>> Begin

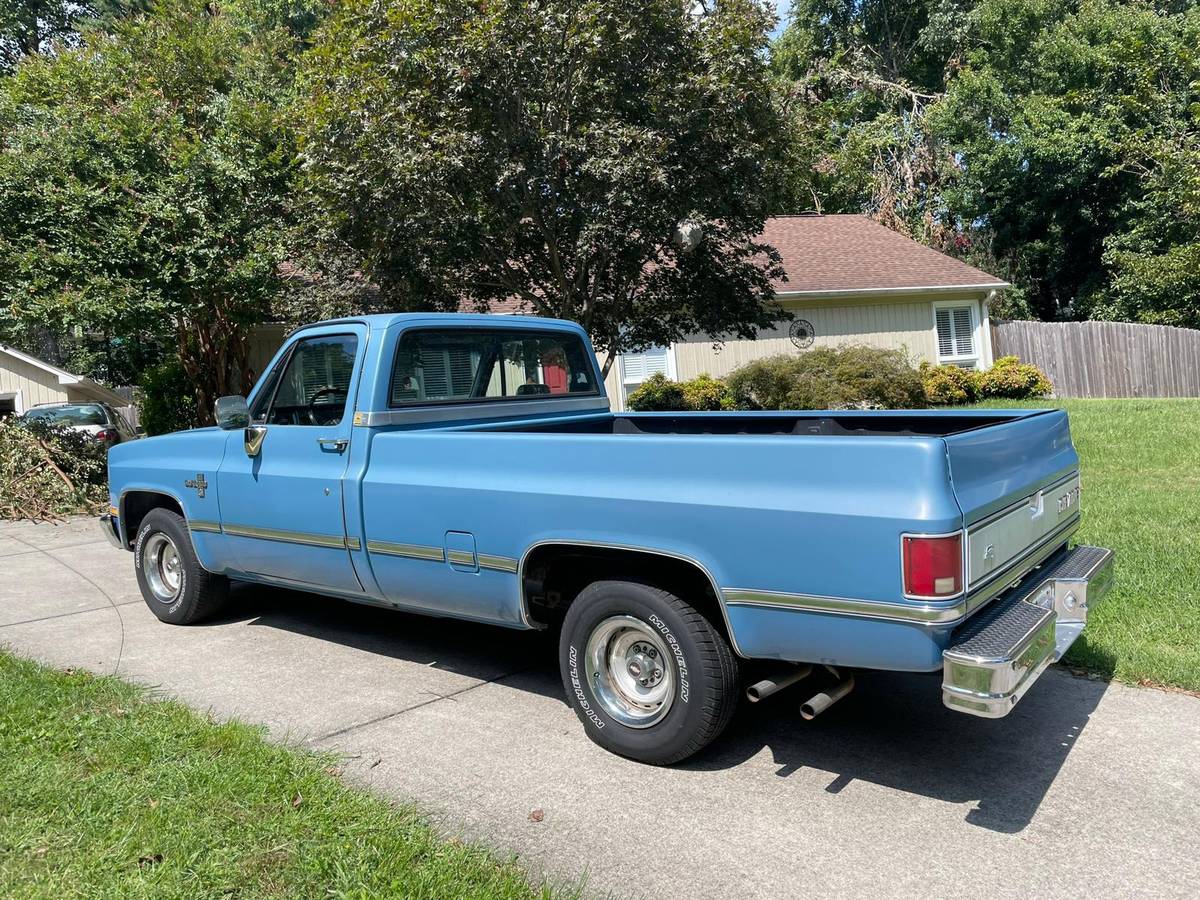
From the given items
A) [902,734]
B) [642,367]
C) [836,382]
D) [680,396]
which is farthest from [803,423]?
[642,367]

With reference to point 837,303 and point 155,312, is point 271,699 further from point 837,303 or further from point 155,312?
point 837,303

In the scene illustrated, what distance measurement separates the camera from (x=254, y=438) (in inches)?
226

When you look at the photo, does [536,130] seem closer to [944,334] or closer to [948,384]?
[948,384]

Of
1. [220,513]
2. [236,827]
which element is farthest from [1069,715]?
[220,513]

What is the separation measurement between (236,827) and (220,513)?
286cm

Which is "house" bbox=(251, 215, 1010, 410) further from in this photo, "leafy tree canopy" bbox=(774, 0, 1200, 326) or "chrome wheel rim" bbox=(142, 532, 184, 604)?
"chrome wheel rim" bbox=(142, 532, 184, 604)

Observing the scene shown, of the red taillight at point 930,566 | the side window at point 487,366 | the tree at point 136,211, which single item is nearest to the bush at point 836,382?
the tree at point 136,211

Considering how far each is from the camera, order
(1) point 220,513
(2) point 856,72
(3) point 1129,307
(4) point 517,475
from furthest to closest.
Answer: (2) point 856,72 < (3) point 1129,307 < (1) point 220,513 < (4) point 517,475

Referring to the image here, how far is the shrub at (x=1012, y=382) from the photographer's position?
20047 mm

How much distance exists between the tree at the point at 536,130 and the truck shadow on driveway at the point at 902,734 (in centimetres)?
674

>> End

GIVEN PROBLEM: Reproduce every one of the entries above word for word, leaving out the pictures.

SOLUTION TO THE PROBLEM:
From the given items
A) [902,734]
B) [642,367]
C) [836,382]
D) [680,396]
which is farthest from [803,423]?
[642,367]

With reference to point 837,303 and point 155,312, is point 271,699 further from point 837,303 or further from point 155,312?
point 837,303

In the scene illustrated, what distance measurement separates the camera from (x=254, y=438) (in inches)?
226

When you look at the photo, does [536,130] seem closer to [944,334] or closer to [948,384]?
[948,384]

Of
1. [220,513]
2. [236,827]
which element is farthest from [1069,715]?
[220,513]

What is the separation measurement between (236,827) and (220,513)?
286cm

Which is "house" bbox=(251, 215, 1010, 410) further from in this photo, "leafy tree canopy" bbox=(774, 0, 1200, 326) or "chrome wheel rim" bbox=(142, 532, 184, 604)?
"chrome wheel rim" bbox=(142, 532, 184, 604)

Observing the scene shown, of the red taillight at point 930,566 | the side window at point 487,366 | the tree at point 136,211, which single item is nearest to the bush at point 836,382?
the tree at point 136,211

Considering how far each is from the camera, order
(1) point 220,513
(2) point 856,72
(3) point 1129,307
(4) point 517,475
from furthest to closest.
Answer: (2) point 856,72 < (3) point 1129,307 < (1) point 220,513 < (4) point 517,475

Referring to the image here, how far is the shrub at (x=1012, y=382) from the photographer's position?
20047 mm

How much distance exists between the tree at the point at 536,130 and the truck shadow on driveway at the point at 902,734 (in centimetres)?
674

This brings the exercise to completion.